Case 3: Determining Active Exudation
DR. REGILLO: Figure 5 shows a 77-year-old female with distortion in her left eye for 3 weeks. She was 20/60 with SRF and leaking, occult CNV on the angiogram at presentation. After two courses of monthly aflibercept, her vision improved to 20/30. I extended the interval to 6 weeks and there was some recurrent SRF and decreased vision to 20/50, so I returned to the 4-week interval with recovery of vision and resolution of SRF (Figure 6).
Finally, I have one last important point. Not all cysts represent active exudation. We need to ensure we don’t misinterpret cysts over fibrosis, cysts over atrophy, or outer tubulation as active exudation.
DR. BAUMAL: It is important to examine our patients clinically, as well as look at all features and multiple levels on the OCT. Vitreomacular traction may also mimic exudation.
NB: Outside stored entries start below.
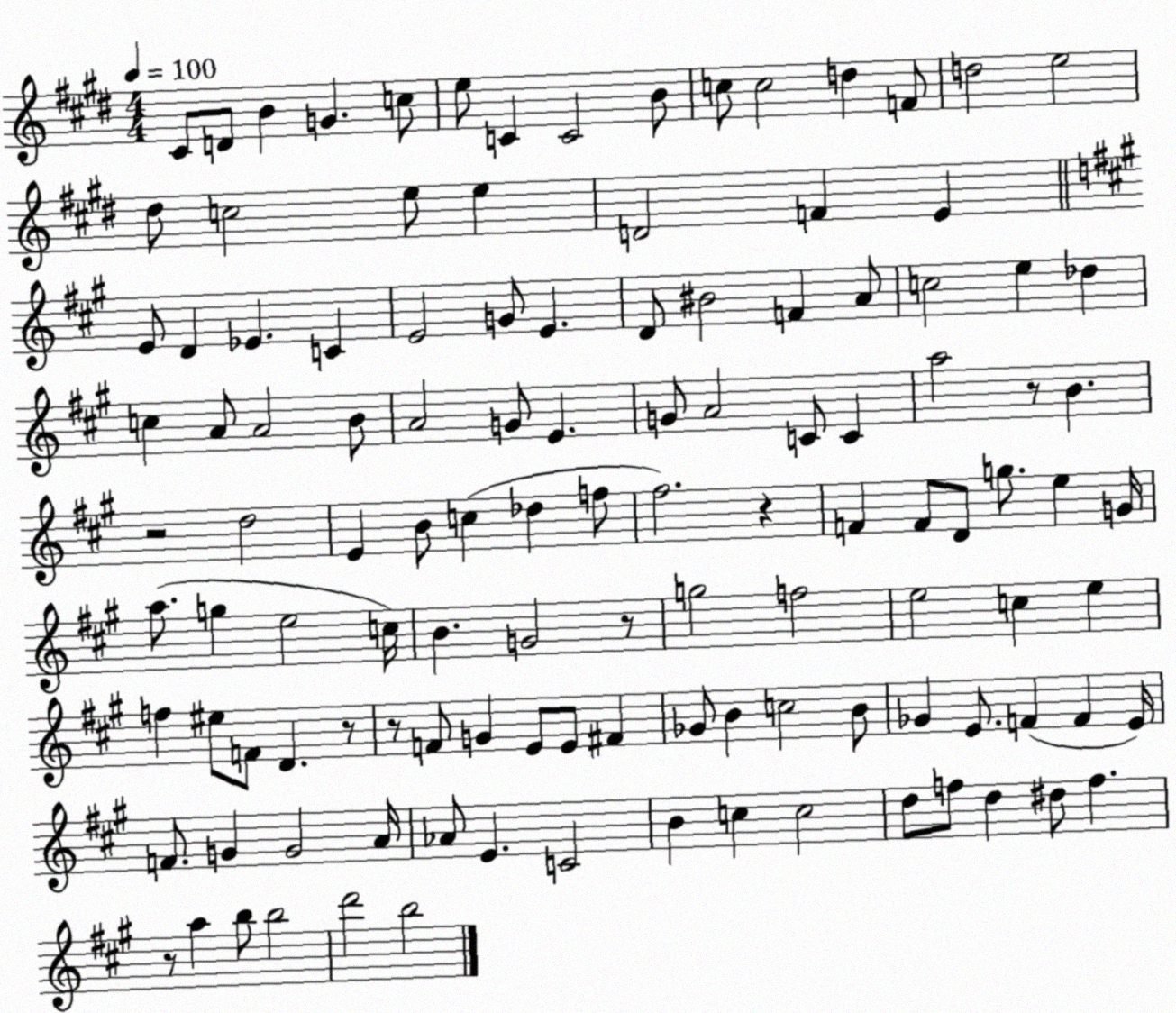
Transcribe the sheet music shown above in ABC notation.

X:1
T:Untitled
M:4/4
L:1/4
K:E
^C/2 D/2 B G c/2 e/2 C C2 B/2 c/2 c2 d F/2 d2 e2 ^d/2 c2 e/2 e D2 F E E/2 D _E C E2 G/2 E D/2 ^B2 F A/2 c2 e _d c A/2 A2 B/2 A2 G/2 E G/2 A2 C/2 C a2 z/2 B z2 d2 E B/2 c _d f/2 ^f2 z F F/2 D/2 g/2 e G/4 a/2 g e2 c/4 B G2 z/2 g2 f2 e2 c e f ^e/2 F/2 D z/2 z/2 F/2 G E/2 E/2 ^F _G/2 B c2 B/2 _G E/2 F F E/4 F/2 G G2 A/4 _A/2 E C2 B c c2 d/2 f/2 d ^d/2 f z/2 a b/2 b2 d'2 b2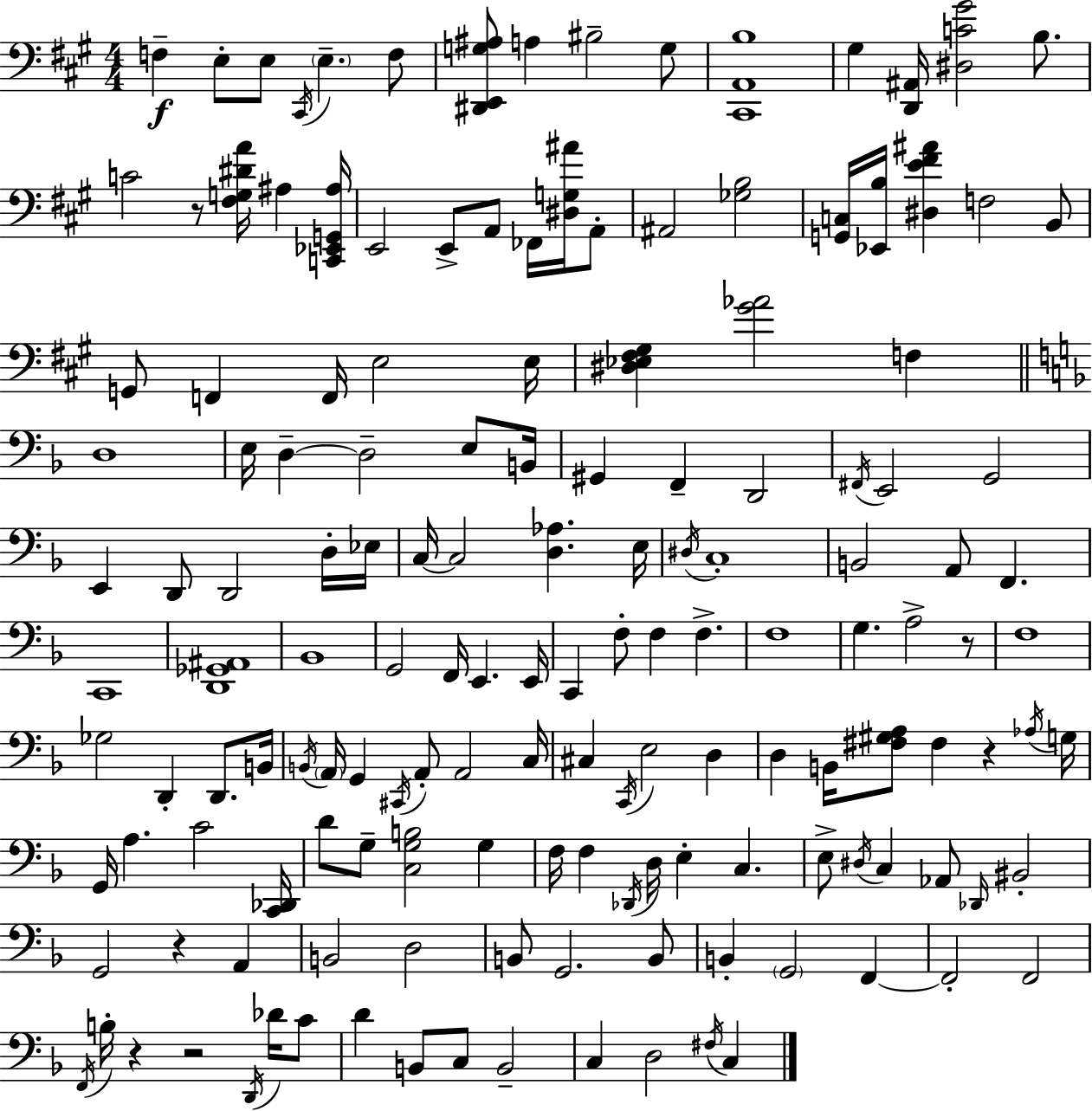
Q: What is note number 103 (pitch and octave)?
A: Db2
DR. REGILLO: That’s absolutely right. We need to strike a balance between overtreatment and undertreatment. The key to success in managing patients with wet AMD is early detection. When the lesion is small and their vision is good, you can keep their VA stable. In fact, when VA at baseline is 20/40 or better, about 80% or so of patients will maintain 20/40 or better VA after 2 years on a treat-and-extend regimen.67 Even in the CATT 5-year data, half of the eyes were 20/40 or better.39 Early detection and keeping on top of the disease are key.
DR. KHANANI: Another great case highlighting the efficacy of currently available agents but the limitation of durability. To summarize our discussions, especially now during the COVID-19 pandemic, we need agents and delivery systems that are more durable. Our hope is that sustained delivery will decrease the treatment burden for patients who need frequent injections and lead to better real-world outcomes. I want to thank all of you for your expertise and your time discussing therapies in the pipeline for wet AMD.